I'm at a consultancy doing enterprise app dev and project management, and trying to see what interesting stuff I can do with ~20 years worth of our timesheet notes. There are a variety of note-writing styles, but in general it's short to-the-point summaries of the work we're doing for clients. I hope to be able to answer questions like "summarize the work employee X did on project Y", "did employee X ever work with technology Y, and for how long?", "how often does employee X do Y" and so on.
I'm currently working with our 2022 data, which has about 18 different people working on a few dozen projects over the year.
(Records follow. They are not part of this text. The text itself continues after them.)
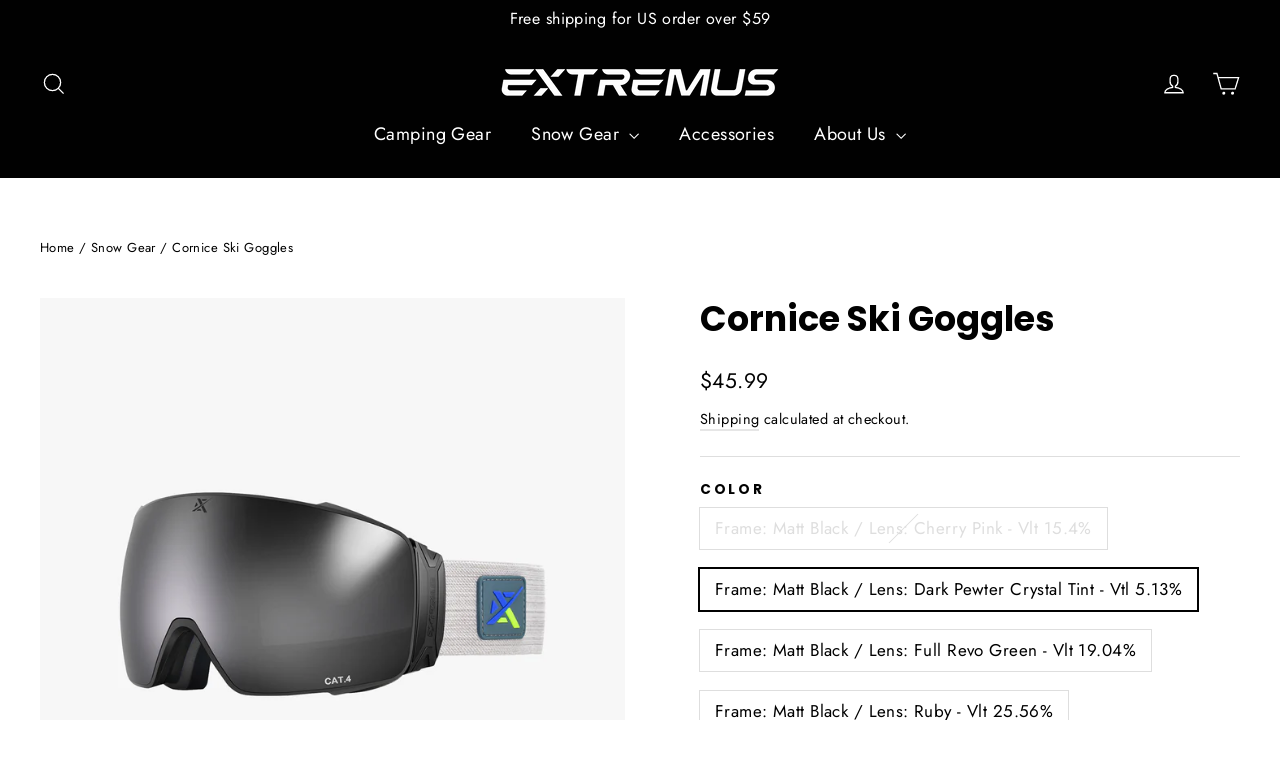

--- FILE ---
content_type: application/javascript; charset=utf-8
request_url: https://pixee.gropulse.com/get_script?shop=extremus-2.myshopify.com
body_size: -133
content:

  (function(){
    if (location.pathname.includes('/thank_you') || location.pathname.includes('/thank-you')) {
      var script = document.createElement("script");
      script.type = "text/javascript";
      script.src = "https://pixee.gropulse.com/get_purchase_page_script?shop=extremus-2.myshopify.com";
      document.getElementsByTagName("head")[0].appendChild(script);
    }
  })();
There are 194 unique employee-project combinations. I'm new to gpt-index and not sure the best way to go about structuring the data. It's coming from a SQL database and I can save/convert it to whatever I want.
I've had best results with dumping it out as a single CSV or writing each time entry to a line in a big text file, keeping the natural order from the database. I tried grouping each employee-project combination into a markdown text file, but keeping the rows "mixed-up" has yielded the best results so far.
I'm using GPTSimpleVectorIndex. I tried to use GPTListIndex but pulled the plug after querying it ran for about ~7 minutes without getting an answer. I think I need to do something with keywords, or otherwise somehow "tagging" the ListIndex elements with employee or project, and then using keyword filters at query time to make sure it's only taking the files about that particular employee. When I scale this up I'll probably have keywords for year/quarter/etc. too.
The problems I'm seeing from just chucking the whole file at gpt-index and SimpleVectorIndex are: conflating activities from one employee with another, probably because everything is all mixed. It will accurately describe what two employees worked on together in Q3, but then start appending a bunch of stuff only employee 1 did alone.
The problem with grouping each employee-project into a markdown file is that it misses a lot of things. I think this is because some of the logs are long enough (every workday for a year) they are getting split up, and the first line of the file has the employee/project name. subsequent chunks wouldn't contain this and only consist of the date, hours, and note.
The markdown files look like this:
Timesheet summary of employee Doe, John on project ACME - IT- Big Software Project Report Development:
- Mar 29 2022 for 8 hours: On-boarding / Kick-off Meeting w/ ACME Team (Jane Doe, Bob Smith, etc.); Access (ACRONYM) meeting w/ Jane Doe.; Analysis and "Report Log" review.; Big Software analysis and review (ERD, permissions, etc.)
- Apr 4 2022 for 8 hours: Weekly Meeting w/ Jane, Bob, Alice, and Accounting Team.; Developing: Balance Due Report w/ Alice.
The csv/text single-file version looked like that, but with the employee and project name on each line, and everything in date/natural order straight out of the database.
Any pointers on adding a little structure to my data to make it work better with gpt-index?